10. I am satisfied that the respondent’s concession was rightfully made and that the errors identified in the grounds are made out and are material to the outcome of the appeal. I consider it appropriate to set aside the decision in its entirety as suggested by the respondent because the errors in relation to the expert evidence infect the entirety of the judge’s findings. In addition, the ground relating to the risk to the appellant from a homophobic society was made before the judge but went unaddressed.
11. Given that there are no preserved findings of fact. Applying AEB  EWCA Civ 1512 and Begum (Remaking or remittal) Bangladesh  UKUT 00046 (IAC), I have carefully considered whether to retain the matter for remaking in the Upper Tribunal, in line with the general principle set out in statement 7 of the Senior President’s Practice Statements.

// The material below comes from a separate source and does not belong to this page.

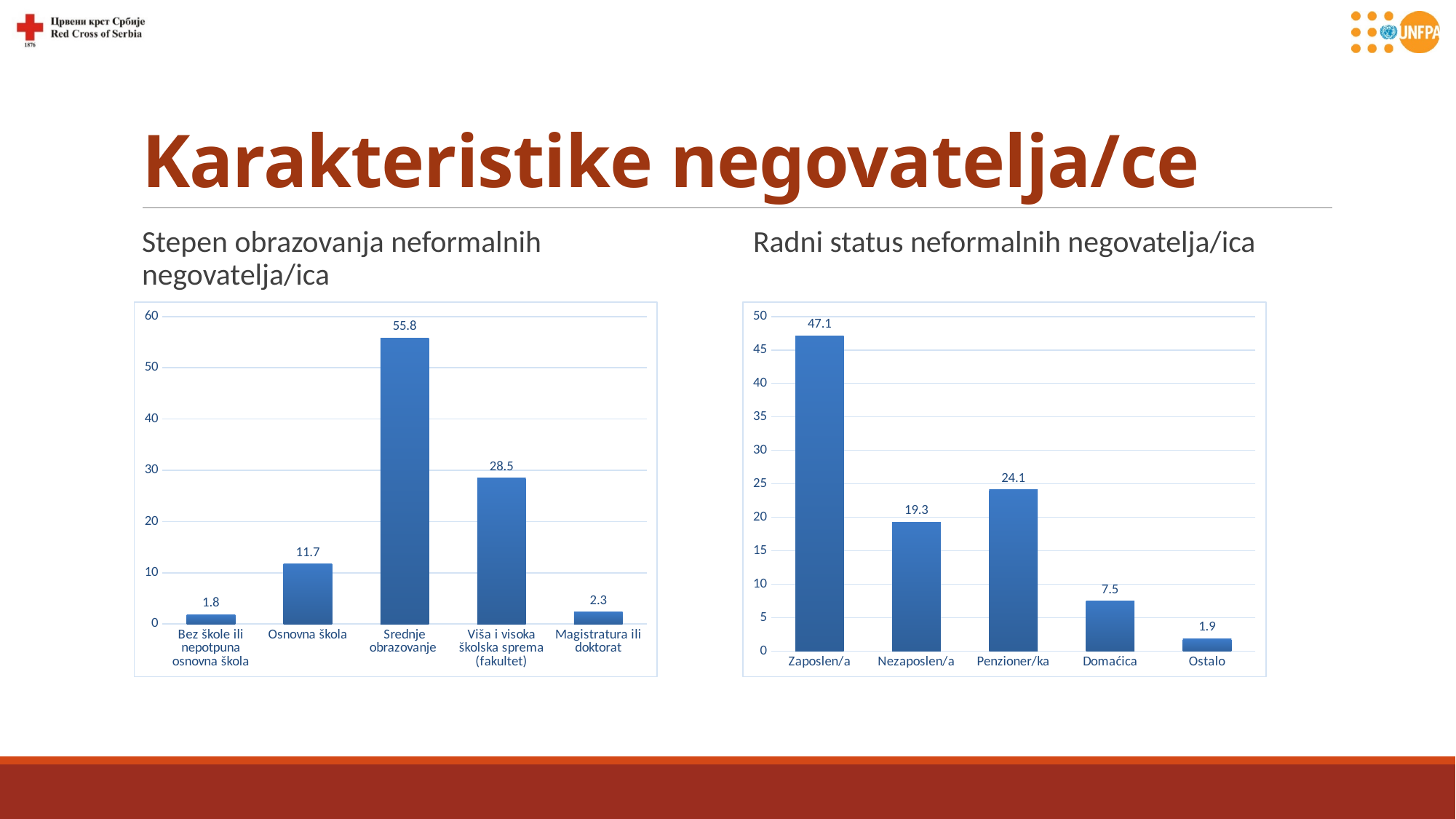
What type of chart is the right chart (Radni status neformalnih negovatelja/ica)? Bar chart In the left chart (Stepen obrazovanja neformalnih negovatelja/ica), which category has the lowest value? Bez škole ili nepotpuna osnovna škola In the left chart (Stepen obrazovanja neformalnih negovatelja/ica), how many categories are shown? 5 In the right chart (Radni status neformalnih negovatelja/ica), is the value for Nezaposlen/a greater or less than 20? less In the right chart (Radni status neformalnih negovatelja/ica), what is the difference between Penzioner/ka and Nezaposlen/a? 4.8 In the right chart (Radni status neformalnih negovatelja/ica), what is the value for Zaposlen/a? 47.1 In the left chart (Stepen obrazovanja neformalnih negovatelja/ica), what is the difference between Srednje obrazovanje and Viša i visoka školska sprema (fakultet)? 27.3 In the left chart (Stepen obrazovanja neformalnih negovatelja/ica), what is the value for Osnovna škola? 11.7 In the left chart (Stepen obrazovanja neformalnih negovatelja/ica), what is the value for Srednje obrazovanje? 55.8 In the left chart (Stepen obrazovanja neformalnih negovatelja/ica), which is larger: Magistratura ili doktorat or Bez škole ili nepotpuna osnovna škola? Magistratura ili doktorat In the right chart (Radni status neformalnih negovatelja/ica), what is the value for Domaćica? 7.5 In the right chart (Radni status neformalnih negovatelja/ica), which category has the highest value? Zaposlen/a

I took into consideration the history of this case, the nature and extent of the findings to be made as well as the fact that the nature of the errors of law in this case meant that the appellant was deprived of an adequate consideration of his appeal. I further consider that it would be unfair for either party to be unable to avail themselves of the two-tier decision-making process and therefore remit the appeal to the First-tier Tribunal.
The making of the decision of the First-tier Tribunal did involve the making of an error on a point of law.
The decision of the First-tier Tribunal is set aside.
The appeal is remitted, de novo, to the First-tier Tribunal at Newport to be reheard by any judge except First-tier Tribunal Judge Lester.